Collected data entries
========================
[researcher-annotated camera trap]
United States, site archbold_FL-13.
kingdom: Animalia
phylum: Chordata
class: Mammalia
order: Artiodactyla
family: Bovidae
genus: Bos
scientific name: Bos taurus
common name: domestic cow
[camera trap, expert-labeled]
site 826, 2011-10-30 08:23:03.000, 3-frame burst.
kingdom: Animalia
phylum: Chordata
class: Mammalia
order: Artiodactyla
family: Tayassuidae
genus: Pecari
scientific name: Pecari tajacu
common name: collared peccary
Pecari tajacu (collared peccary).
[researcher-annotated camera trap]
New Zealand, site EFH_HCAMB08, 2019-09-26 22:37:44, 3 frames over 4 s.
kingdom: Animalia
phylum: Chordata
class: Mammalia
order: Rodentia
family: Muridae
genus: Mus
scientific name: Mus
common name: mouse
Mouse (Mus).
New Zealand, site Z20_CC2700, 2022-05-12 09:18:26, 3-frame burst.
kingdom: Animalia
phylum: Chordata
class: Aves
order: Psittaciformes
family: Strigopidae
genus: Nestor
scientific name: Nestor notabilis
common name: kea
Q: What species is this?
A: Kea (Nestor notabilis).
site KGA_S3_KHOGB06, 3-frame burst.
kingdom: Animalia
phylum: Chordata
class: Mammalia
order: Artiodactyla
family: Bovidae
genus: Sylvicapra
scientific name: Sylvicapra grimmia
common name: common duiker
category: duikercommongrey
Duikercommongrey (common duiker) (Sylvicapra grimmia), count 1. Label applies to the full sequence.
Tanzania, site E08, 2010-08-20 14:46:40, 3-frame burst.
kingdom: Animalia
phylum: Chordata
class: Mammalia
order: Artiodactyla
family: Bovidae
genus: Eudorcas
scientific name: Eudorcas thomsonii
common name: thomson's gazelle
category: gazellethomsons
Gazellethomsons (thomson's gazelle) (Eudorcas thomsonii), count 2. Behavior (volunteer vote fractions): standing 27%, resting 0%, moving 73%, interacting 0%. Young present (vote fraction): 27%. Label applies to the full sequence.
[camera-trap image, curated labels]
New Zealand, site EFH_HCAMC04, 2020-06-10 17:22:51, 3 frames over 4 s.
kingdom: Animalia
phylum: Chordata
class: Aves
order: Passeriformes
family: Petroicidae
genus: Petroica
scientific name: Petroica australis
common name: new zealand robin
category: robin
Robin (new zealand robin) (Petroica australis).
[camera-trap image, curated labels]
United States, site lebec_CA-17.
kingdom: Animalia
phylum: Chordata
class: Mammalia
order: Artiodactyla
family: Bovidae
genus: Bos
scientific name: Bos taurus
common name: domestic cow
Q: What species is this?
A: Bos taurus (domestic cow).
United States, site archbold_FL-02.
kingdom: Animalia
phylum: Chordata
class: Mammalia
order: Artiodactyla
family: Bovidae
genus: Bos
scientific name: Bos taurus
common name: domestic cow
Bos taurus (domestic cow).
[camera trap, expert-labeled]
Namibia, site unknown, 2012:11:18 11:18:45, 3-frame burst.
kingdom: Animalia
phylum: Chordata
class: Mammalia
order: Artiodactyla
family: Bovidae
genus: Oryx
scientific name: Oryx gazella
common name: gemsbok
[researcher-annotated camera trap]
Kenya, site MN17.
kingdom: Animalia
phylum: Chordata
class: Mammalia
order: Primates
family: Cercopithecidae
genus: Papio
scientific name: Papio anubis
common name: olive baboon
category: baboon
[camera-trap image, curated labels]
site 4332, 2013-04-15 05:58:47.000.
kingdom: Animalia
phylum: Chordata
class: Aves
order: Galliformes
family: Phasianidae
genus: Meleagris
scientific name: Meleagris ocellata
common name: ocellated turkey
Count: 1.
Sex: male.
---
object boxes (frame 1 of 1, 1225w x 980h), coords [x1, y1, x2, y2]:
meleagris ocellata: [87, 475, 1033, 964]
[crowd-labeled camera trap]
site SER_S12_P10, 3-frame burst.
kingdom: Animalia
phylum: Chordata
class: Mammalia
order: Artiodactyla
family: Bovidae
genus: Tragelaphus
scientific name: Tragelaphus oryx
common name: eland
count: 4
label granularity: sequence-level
========================
Transcribe the records. Keep every word exactly as it stands.

[researcher-annotated camera trap]
United States, site archbold_FL-13.
kingdom: Animalia
phylum: Chordata
class: Mammalia
order: Artiodactyla
family: Bovidae
genus: Bos
scientific name: Bos taurus
common name: domestic cow
[camera trap, expert-labeled]
site 826, 2011-10-30 08:23:03.000, 3-frame burst.
kingdom: Animalia
phylum: Chordata
class: Mammalia
order: Artiodactyla
family: Tayassuidae
genus: Pecari
scientific name: Pecari tajacu
common name: collared peccary
Pecari tajacu (collared peccary).
[researcher-annotated camera trap]
New Zealand, site EFH_HCAMB08, 2019-09-26 22:37:44, 3 frames over 4 s.
kingdom: Animalia
phylum: Chordata
class: Mammalia
order: Rodentia
family: Muridae
genus: Mus
scientific name: Mus
common name: mouse
Mouse (Mus).
New Zealand, site Z20_CC2700, 2022-05-12 09:18:26, 3-frame burst.
kingdom: Animalia
phylum: Chordata
class: Aves
order: Psittaciformes
family: Strigopidae
genus: Nestor
scientific name: Nestor notabilis
common name: kea
Q: What species is this?
A: Kea (Nestor notabilis).
site KGA_S3_KHOGB06, 3-frame burst.
kingdom: Animalia
phylum: Chordata
class: Mammalia
order: Artiodactyla
family: Bovidae
genus: Sylvicapra
scientific name: Sylvicapra grimmia
common name: common duiker
category: duikercommongrey
Duikercommongrey (common duiker) (Sylvicapra grimmia), count 1. Label applies to the full sequence.
Tanzania, site E08, 2010-08-20 14:46:40, 3-frame burst.
kingdom: Animalia
phylum: Chordata
class: Mammalia
order: Artiodactyla
family: Bovidae
genus: Eudorcas
scientific name: Eudorcas thomsonii
common name: thomson's gazelle
category: gazellethomsons
Gazellethomsons (thomson's gazelle) (Eudorcas thomsonii), count 2. Behavior (volunteer vote fractions): standing 27%, resting 0%, moving 73%, interacting 0%. Young present (vote fraction): 27%. Label applies to the full sequence.
[camera-trap image, curated labels]
New Zealand, site EFH_HCAMC04, 2020-06-10 17:22:51, 3 frames over 4 s.
kingdom: Animalia
phylum: Chordata
class: Aves
order: Passeriformes
family: Petroicidae
genus: Petroica
scientific name: Petroica australis
common name: new zealand robin
category: robin
Robin (new zealand robin) (Petroica australis).
[camera-trap image, curated labels]
United States, site lebec_CA-17.
kingdom: Animalia
phylum: Chordata
class: Mammalia
order: Artiodactyla
family: Bovidae
genus: Bos
scientific name: Bos taurus
common name: domestic cow
Q: What species is this?
A: Bos taurus (domestic cow).
United States, site archbold_FL-02.
kingdom: Animalia
phylum: Chordata
class: Mammalia
order: Artiodactyla
family: Bovidae
genus: Bos
scientific name: Bos taurus
common name: domestic cow
Bos taurus (domestic cow).
[camera trap, expert-labeled]
Namibia, site unknown, 2012:11:18 11:18:45, 3-frame burst.
kingdom: Animalia
phylum: Chordata
class: Mammalia
order: Artiodactyla
family: Bovidae
genus: Oryx
scientific name: Oryx gazella
common name: gemsbok
[researcher-annotated camera trap]
Kenya, site MN17.
kingdom: Animalia
phylum: Chordata
class: Mammalia
order: Primates
family: Cercopithecidae
genus: Papio
scientific name: Papio anubis
common name: olive baboon
category: baboon
[camera-trap image, curated labels]
site 4332, 2013-04-15 05:58:47.000.
kingdom: Animalia
phylum: Chordata
class: Aves
order: Galliformes
family: Phasianidae
genus: Meleagris
scientific name: Meleagris ocellata
common name: ocellated turkey
Count: 1.
Sex: male.
---
object boxes (frame 1 of 1, 1225w x 980h), coords [x1, y1, x2, y2]:
meleagris ocellata: [87, 475, 1033, 964]
[crowd-labeled camera trap]
site SER_S12_P10, 3-frame burst.
kingdom: Animalia
phylum: Chordata
class: Mammalia
order: Artiodactyla
family: Bovidae
genus: Tragelaphus
scientific name: Tragelaphus oryx
common name: eland
count: 4
label granularity: sequence-level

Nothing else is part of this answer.